Bu yazının orijinali 6Moons web sitesi tarafından bu linkte yayınlanmıştır. Tüm yazılar ve resimler 6Moons veya yazıda bahsi geçen firma veya kişilere aittir. Bu yazının Türkçe çevirisi için gerekli izinler alınarak Stereo Mecmuası okuyucularına sunulmuştur. Yazıyla ilgili tüm görüş, öneriler ve düşünceleri 6Moons sitesinde bulunan linkler vasıtası ile kendilerine iletebilirsiniz. Bu yazı ve resimlerin tüm hakları yazanlara aittir.
çevirenin notu: Bu yazı çevrilirken birbir çeviri yapmak yerine meraklıların anlayabileceği şekilde onları küstürmeyecek bir çeviri yapılmaya çalışılmıştır. Umarım keyifle okursunuz.
Savaş alanında vahşi, düşmanlarının korktuğu, arkadaşlarının saygı duyduğu, ismi efsane ve geniş Akdeniz bölgesinin sanatsal ve yaratıcılığı ile eş anlamlı!

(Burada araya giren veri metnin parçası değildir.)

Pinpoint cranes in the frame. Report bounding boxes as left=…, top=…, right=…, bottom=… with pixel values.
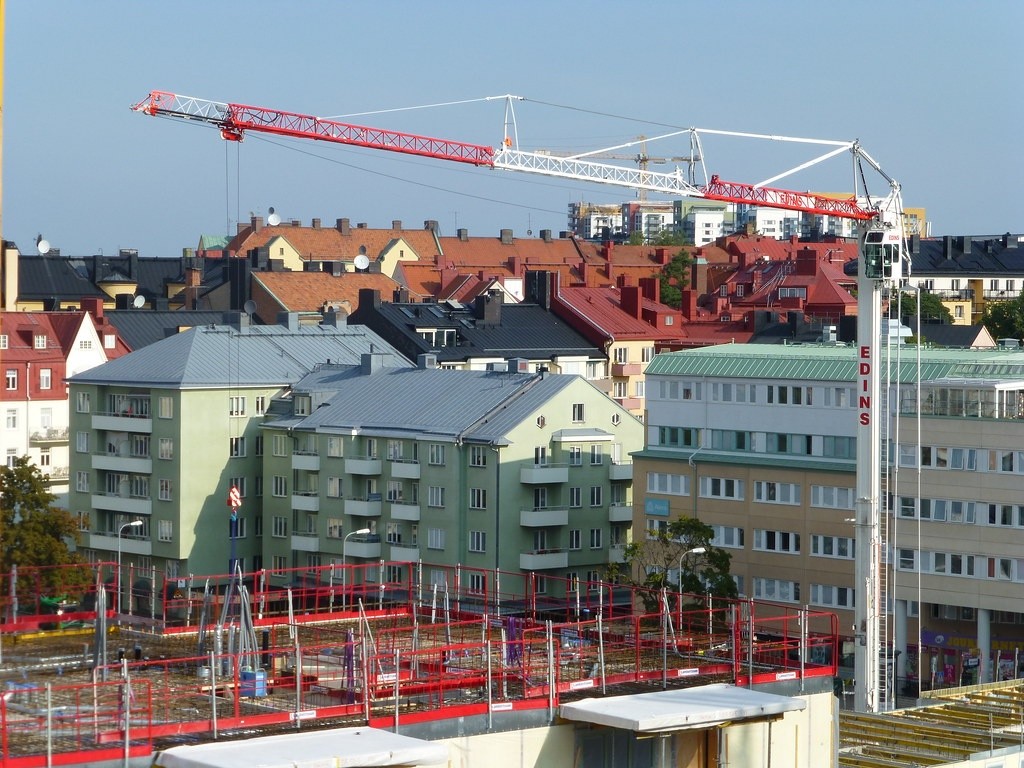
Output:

Eh, Bernard Salabert’in durumunda değil. O neredeyse yaşayan bir efsanedir. Biraz gizemli ve bilinmezdir, türünün son kalanlardandır. O sadece çok bilinmeyen yüksek performanslı, geniş bant aralığına sahip hoparlör sürücüleri dünyasına gönül vermiş az sayıda insanlar arasında çok iyi tanınan bir şahsiyettir. Onun ev yapımı pastisi (ç/n: Fransız rakısı) ve kendi sardığı siyah sigaraları son derece vahşidir. Ancak düşmanı yoktur ve savaşa inanmaz. Eminim ki yol arkadaşları tarafından çok sevilip ve sayılıyordur. Fakat anlattığı hikayeler, modern zamanın (genel anlamda hoparlör üretimi, yazılı veya online hifi basınının büyük çoğunluğunun) kurallarına pek uymuyor ancak o bu yolda devam etmekte kararlı. 30 yıl geriye önce Fransa’da yüksek sadakat kavramının ortaya çıkışı sırasında, Hiraga, Piel, Mahul ve diğerleri ile Montpellier’de bir hifi mağazası açmışlardır. Bu mağazada Salabert, 1930’ların geleneksel Western Electric/Altec’in el işçiliği ile üretilmiş sürücülerinin stratejik sorunlarını çözmeye konsantre olmuştu; verimsiz sürücüler, geniş kitleler için üretilen küçük kabinli çok yollu hoparlörlerin sorunlarını yüksek kaliteli malzemeler ve gelişen üretim teknikleri ışığında yeniden ele aldı.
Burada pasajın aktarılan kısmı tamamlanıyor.